/GRAPE

[Journal of Hazardous Materials 2024] Official repository for Graph Neural Networks-enhanced RelAtion Prediction for Ecotoxicology (GRAPE)

Primary LanguagePythonOtherNOASSERTION

Graph Neural Networks-enhanced RelAtion Prediction for Ecotoxicology (GRAPE)

This repository contains the code implementation used in the paper Graph Neural Networks-enhanced RelAtion Prediction for Ecotoxicology (GRAPE) (Journal of Hazardous Materials-May 2024).

Overview

Abstract

Exposure to toxic chemicals threatens species and ecosystems. This study introduces a novel approach using Graph Neural Networks (GNNs) to integrate aquatic toxicity data, providing an alternative to complement traditional in vivo ecotoxicity testing. This study pioneers the application of GNN in ecotoxicology by formulating the problem as a relation prediction task. GRAPE’s key innovation lies in simultaneously modelling 444 aquatic species and 2826 chemicals within a graph, leveraging relations from existing datasets where informative species and chemical features are augmented to make informed predictions. Extensive evaluations demonstrate the superiority of GRAPE over Logistic Regression (LR) and Multi-Layer Perceptron (MLP) models, achieving remarkable improvements of up to a 30% increase in recall values. GRAPE consistently outperforms LR and MLP in predicting novel chemicals and new species. In particular, GRAPE showcases substantial enhancements in recall values, with improvements of ≥ 100% for novel chemicals and up to 13% for new species. Specifically, GRAPE correctly predicts the effects of novel chemicals (104 out of 126) and effects on new species (7 out of 8). Moreover, the study highlights the effectiveness of the proposed chemical features and induced network topology through GNN for accurately predicting metallic (74 out of 86) and organic (612 out of 674) chemicals, showcasing the broad applicability and robustness of the GRAPE model in ecotoxicological investigations.

Overview

This document provides instructions for running the GRAPE project, which involves predictive modelling in ecotoxicology using graph neural networks (GNNs), multi-layer perceptron (MLP), and logistic regression (LR) models.

Step 0: Pre-processing

  • 0_ecotox_preprocess.py: Initialize file paths and preprocess raw data (envirotox_20230324.csv, downloaded from EnviroTox Database).
    • Set the correct file path for 'ecotox_rawdata_file' in args_parser.py.
    • Modify filter conditions to customize experiments (e.g., change from 'LC50' to 'EC50').
    • Specify the output path and filename for the pre-processed file 'ecotox_file' in args_parser.py.

Step 1: Data Preparation

  • 1_ecotox_data_prep.py: Prepare data in the desired format using pre-processed files.
    • Set file paths and filenames for saving species (u) features - 'u_filename_raw' and 'u_filename'.
    • Set file paths and filenames for saving chemicals (u) features - 'v_filename_raw' and 'v_filename'.
    • Configure flags (args.compute_feats, args.save_feats) and threshold values (args.conc_threshold).
    • Set the path and filenames for the 'train_file', 'val_file' and 'test_file' in args_parser.py to save train, val and test data.
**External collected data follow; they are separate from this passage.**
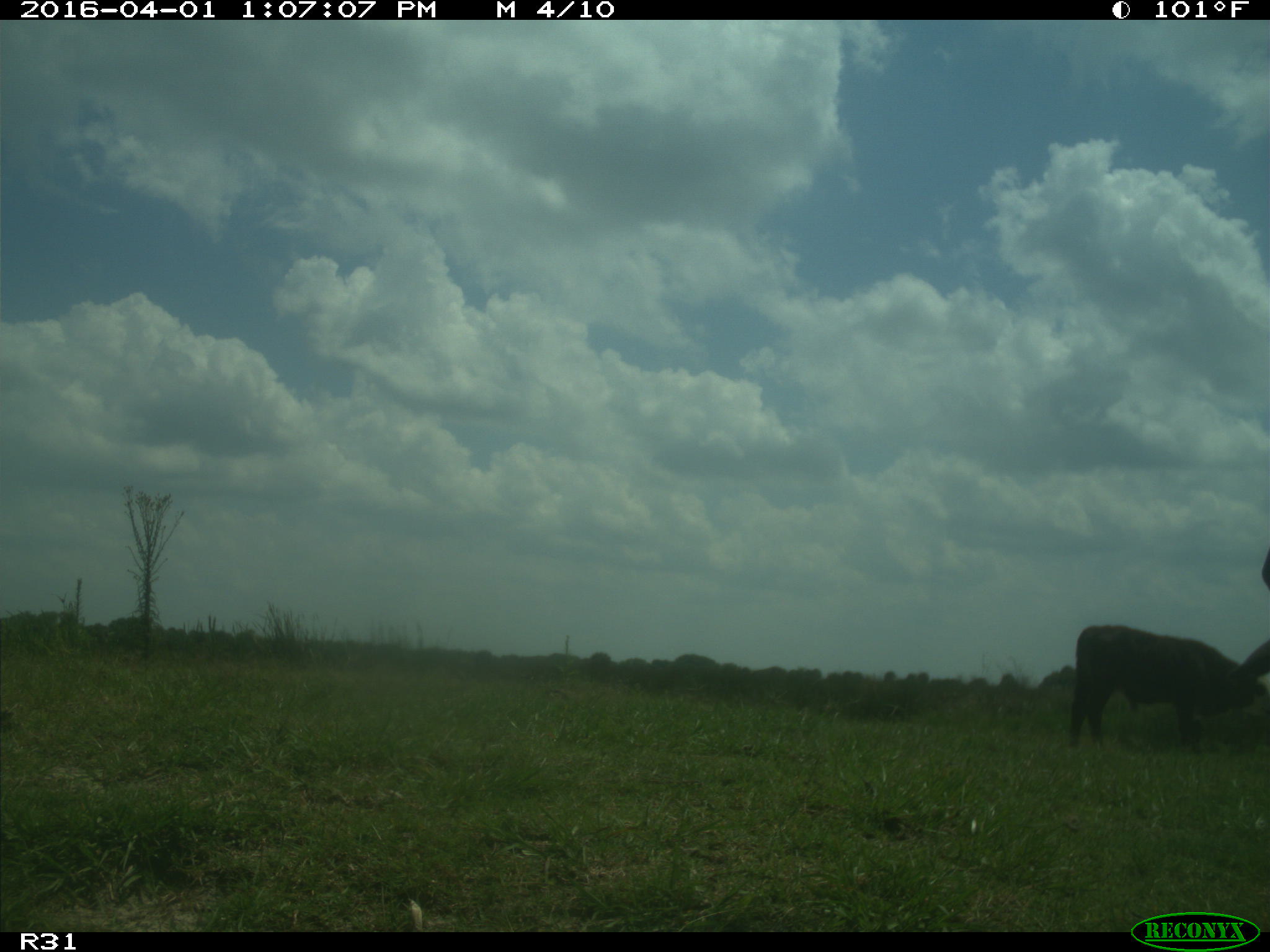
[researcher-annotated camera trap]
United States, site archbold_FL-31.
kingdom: Animalia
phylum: Chordata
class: Mammalia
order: Artiodactyla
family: Bovidae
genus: Bos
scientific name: Bos taurus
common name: domestic cow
Bos taurus (domestic cow).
Step 2: Model Training and Inferencing

  • 2_ecotox_GNN_benchmark.py: Train GNN models or perform inferencing.
    • Set the name_str for model naming and other parameters in args_parser.py.
    • Specify model parameters, model folder path, and results folder path.
    • Use train_flag to train models (set to 0 for inference).
  • 2b_ecotox_MLP_benchmark.py and 2c_ecotox_LR_benchmark.py for training MLP and LR models.

Note

Make sure to set file paths, filenames, and parameters correctly before running the scripts.

Example Usage

python 0_ecotox_preprocess.py
python 1_ecotox_data_prep.py
python 2_ecotox_GNN_benchmark.py --name_str 19_02_24_ --train_flag 1 
# Or for inference
python 2_ecotox_GNN_benchmark.py --name_str 19_02_24_ --train_flag 0

Citation

If you find this work useful, please consider citing:

@article{anand2024grape,
	author = {Gaurangi Anand and Piotr Koniusz and Anupama Kumar and Lisa A. Golding and Matthew J. Morgan and Peyman Moghadam},
	title = {Graph neural networks-enhanced relation prediction for ecotoxicology (GRAPE)},
	journal = {Journal of Hazardous Materials},
	volume = {472},
	pages = {134456},
	year = {2024},
	issn = {0304-3894}
}

Acknowledgements

This research was partially funded by the Spatiotemporal Activity at the Machine Learning and Artificial Intelligence Future Science Platform (MLAI FSP) and Science Digital at the Commonwealth Scientific and Industrial Research Organisation (CSIRO), Australia.